Although the developed world has largely eliminated many acute diseases that stem from micronutrient deficiencies, like scurvy and rickets, most of us still do not consume recommended amounts of most vitamins and minerals on a regular basis. This chronic, sub-clinical intake of micronutrients may have negative long-term health consequences, despite the lack of acute symptoms.
But much of the world still suffers from acute diseases that stem directly from an insufficient intake of key micronutrients. In fact, the Global Nutrition Report indicates roughly two billion individuals worldwide suffer from lack of sufficient vitamins or minerals. That’s one out of every three global citizens.
The problem exists for several most micronutrients to varying degrees. But here are three global micronutrient deficiencies that afflict large swaths of the world that are completely preventable with better access to better diets.
Vitamin A deficiency is the leading cause of preventable blindness in children. A quarter million to a half million children go blind every year due to a vitamin A deficiency. Furthermore, this deficiency can increase the risk of infection, hurting young children and pregnant mothers.
Efforts from WHO, UNICEF, and others have worked to combat this issue by promoting breastfeeding, vitamin A supplementation, vitamin-A rich diets, and fortification that have averted over 1.25 million deaths since 1998 in over 40 countries.
“Vitamin A deficiency is the leading cause of preventable blindness in children.”
Iodine deficiency is the world’s leading cause of preventable brain damage. Deficiency during pregnancy can cause many birth-related complications including some irreversible forms of mental retardation.
Since 1993, one of the primary methods used to help reduce this deficiency is the use of iodized salt. The progress has been dramatic, and the WHO and UNICEF believe we have the potential to completely eradicate iodine deficiency, marking a major global health achievement.
“Iodine deficiency is the world’s leading cause of preventable brain damage.”
Iron deficiency is the world’s most common and widespread nutritional disorder. Not only does iron deficiency anemia affect roughly half of all women and 40% of children in developing nations, but iron deficiency is one of the major nutritional disorders also affecting industrialized nations.
And it’s serious. In addition to lost productivity and diminished quality of life, anemia is responsible for nearly 20% of all maternal deaths. This micronutrient deficiency is a challenge, as early and ongoing detection is difficult. But iron-rich diets and supplementation are helping.
“Iron deficiency is the world’s most common and widespread nutritional disorder.”
Tackling global micronutrient deficiencies requires effort and support from many fronts. There are two immediate ways to start helping. First is to either donate or support organizations working hard to eliminate these conditions that afflict so much of the world. These include the WHO, UNICEF, Nutrition International, the World Food Programme, & GAIN, among others.

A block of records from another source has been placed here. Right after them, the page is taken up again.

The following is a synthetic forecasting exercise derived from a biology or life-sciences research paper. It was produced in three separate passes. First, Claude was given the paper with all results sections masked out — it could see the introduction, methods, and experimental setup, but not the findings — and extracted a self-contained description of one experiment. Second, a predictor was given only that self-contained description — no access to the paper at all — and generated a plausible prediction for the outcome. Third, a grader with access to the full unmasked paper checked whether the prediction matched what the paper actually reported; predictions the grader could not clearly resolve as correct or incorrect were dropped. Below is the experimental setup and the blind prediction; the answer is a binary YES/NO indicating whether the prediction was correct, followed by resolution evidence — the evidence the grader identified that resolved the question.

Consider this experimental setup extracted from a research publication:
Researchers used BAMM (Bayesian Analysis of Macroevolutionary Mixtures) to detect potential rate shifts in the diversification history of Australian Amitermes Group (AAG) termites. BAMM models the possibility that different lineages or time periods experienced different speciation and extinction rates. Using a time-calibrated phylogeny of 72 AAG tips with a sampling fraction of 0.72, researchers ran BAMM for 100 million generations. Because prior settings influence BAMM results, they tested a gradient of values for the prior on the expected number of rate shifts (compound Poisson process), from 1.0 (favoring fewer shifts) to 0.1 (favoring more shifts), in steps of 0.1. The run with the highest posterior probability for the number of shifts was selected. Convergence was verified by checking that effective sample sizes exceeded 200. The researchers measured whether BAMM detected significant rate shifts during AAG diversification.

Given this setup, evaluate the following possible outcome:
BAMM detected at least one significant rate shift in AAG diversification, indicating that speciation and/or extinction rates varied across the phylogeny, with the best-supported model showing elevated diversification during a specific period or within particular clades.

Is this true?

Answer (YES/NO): NO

Second, is to help yourself and your family. Make sure are eating a well-balanced diet that includes all vitamins and minerals. Because while these are prevalent on a global scale, micronutrient deficiencies are highly personalized and sub-clinical intake needs to be addressed.
Intake’s mission is to improve global health through data-driven nutrition. Our blog provides information, education, tools, and tips about all things related to nutrition, including healthy eating, disease prevention, peak performance, and personalization. Sign up for alerts on new posts and product updates!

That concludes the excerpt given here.